Work order:
Please take the lines from the one holding "Hire Professional Drywall" through the one holding "No Bees No Honey" in the data below and copy them exactly.

Information given:
----------

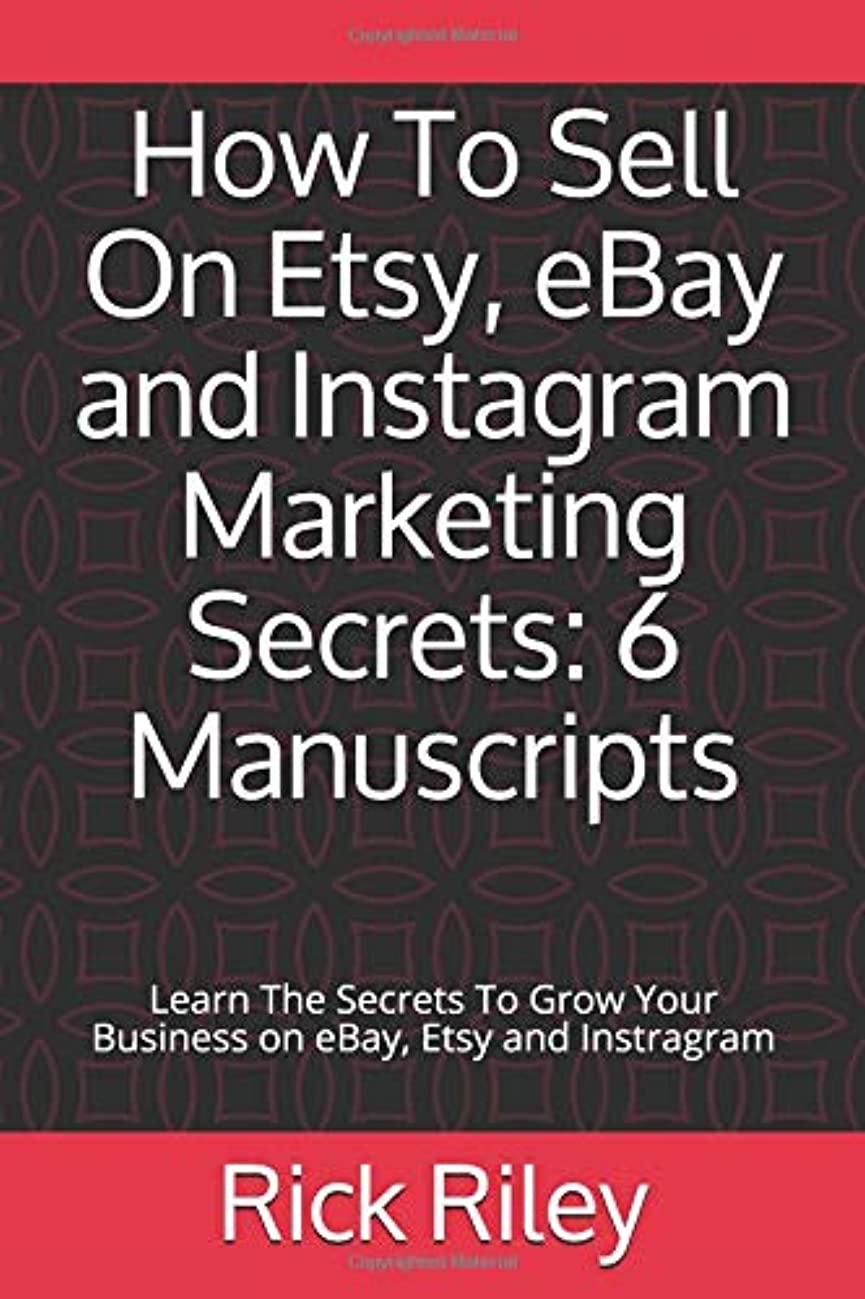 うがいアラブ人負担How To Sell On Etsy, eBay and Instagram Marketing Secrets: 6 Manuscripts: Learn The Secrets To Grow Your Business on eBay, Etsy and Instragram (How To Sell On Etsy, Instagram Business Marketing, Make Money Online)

----------

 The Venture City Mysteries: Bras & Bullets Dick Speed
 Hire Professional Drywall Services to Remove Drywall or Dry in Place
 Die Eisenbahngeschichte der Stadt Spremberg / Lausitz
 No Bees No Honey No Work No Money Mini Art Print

----------

Written answer:
 Hire Professional Drywall Services to Remove Drywall or Dry in Place
 Die Eisenbahngeschichte der Stadt Spremberg / Lausitz
 No Bees No Honey No Work No Money Mini Art Print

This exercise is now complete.